*THE TASK*
Lines from the one containing "How large a" through the last line of the data are to be repeated word for word, both ends included.

Spatial question entries
┏━━

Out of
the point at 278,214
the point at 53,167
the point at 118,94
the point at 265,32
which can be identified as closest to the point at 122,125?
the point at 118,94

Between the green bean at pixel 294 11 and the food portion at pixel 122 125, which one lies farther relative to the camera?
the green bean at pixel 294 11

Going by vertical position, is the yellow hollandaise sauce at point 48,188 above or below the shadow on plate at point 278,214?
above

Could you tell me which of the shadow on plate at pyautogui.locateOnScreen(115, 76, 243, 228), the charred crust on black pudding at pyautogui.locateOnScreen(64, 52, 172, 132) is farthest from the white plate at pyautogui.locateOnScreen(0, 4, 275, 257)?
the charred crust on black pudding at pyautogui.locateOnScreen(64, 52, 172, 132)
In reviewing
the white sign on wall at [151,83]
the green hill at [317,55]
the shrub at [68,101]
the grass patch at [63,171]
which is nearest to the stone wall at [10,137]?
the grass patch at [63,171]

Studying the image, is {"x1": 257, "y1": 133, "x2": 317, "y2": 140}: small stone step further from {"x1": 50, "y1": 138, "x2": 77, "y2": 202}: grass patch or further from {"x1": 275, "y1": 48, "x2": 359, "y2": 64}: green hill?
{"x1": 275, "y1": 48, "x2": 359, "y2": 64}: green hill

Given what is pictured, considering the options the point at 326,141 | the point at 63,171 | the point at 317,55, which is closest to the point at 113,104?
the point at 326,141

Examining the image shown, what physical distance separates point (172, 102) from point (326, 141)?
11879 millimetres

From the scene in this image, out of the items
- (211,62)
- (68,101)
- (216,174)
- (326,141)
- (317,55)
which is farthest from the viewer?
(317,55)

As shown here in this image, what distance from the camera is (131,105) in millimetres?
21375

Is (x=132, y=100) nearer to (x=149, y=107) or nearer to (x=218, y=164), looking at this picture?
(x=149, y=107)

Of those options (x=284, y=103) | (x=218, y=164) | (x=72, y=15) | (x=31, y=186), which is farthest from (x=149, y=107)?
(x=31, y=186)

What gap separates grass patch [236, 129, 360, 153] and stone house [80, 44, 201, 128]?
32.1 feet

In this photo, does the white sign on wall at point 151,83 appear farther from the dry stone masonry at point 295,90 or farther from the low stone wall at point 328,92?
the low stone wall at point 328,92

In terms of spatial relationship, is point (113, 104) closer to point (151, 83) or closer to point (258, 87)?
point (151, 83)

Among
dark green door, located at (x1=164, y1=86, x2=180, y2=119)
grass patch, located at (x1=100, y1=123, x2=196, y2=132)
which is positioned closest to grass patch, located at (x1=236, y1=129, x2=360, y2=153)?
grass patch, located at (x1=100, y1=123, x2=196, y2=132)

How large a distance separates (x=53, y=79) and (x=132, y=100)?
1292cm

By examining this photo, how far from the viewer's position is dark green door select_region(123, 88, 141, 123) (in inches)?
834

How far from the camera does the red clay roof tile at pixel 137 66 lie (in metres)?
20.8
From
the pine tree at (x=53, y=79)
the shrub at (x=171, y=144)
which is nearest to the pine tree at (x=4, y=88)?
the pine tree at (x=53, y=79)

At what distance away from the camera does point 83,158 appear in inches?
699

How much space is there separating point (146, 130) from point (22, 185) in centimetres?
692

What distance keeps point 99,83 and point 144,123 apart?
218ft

┗━━

*OUTPUT BELOW*
How large a distance separates (x=53, y=79) and (x=132, y=100)?
1292cm

By examining this photo, how far from the viewer's position is dark green door select_region(123, 88, 141, 123) (in inches)?
834

How far from the camera does the red clay roof tile at pixel 137 66 lie (in metres)?
20.8
From
the pine tree at (x=53, y=79)
the shrub at (x=171, y=144)
which is nearest to the pine tree at (x=4, y=88)?
the pine tree at (x=53, y=79)

At what distance away from the camera does point 83,158 appear in inches?
699

How much space is there separating point (146, 130) from point (22, 185) in centimetres?
692

What distance keeps point 99,83 and point 144,123 apart?
218ft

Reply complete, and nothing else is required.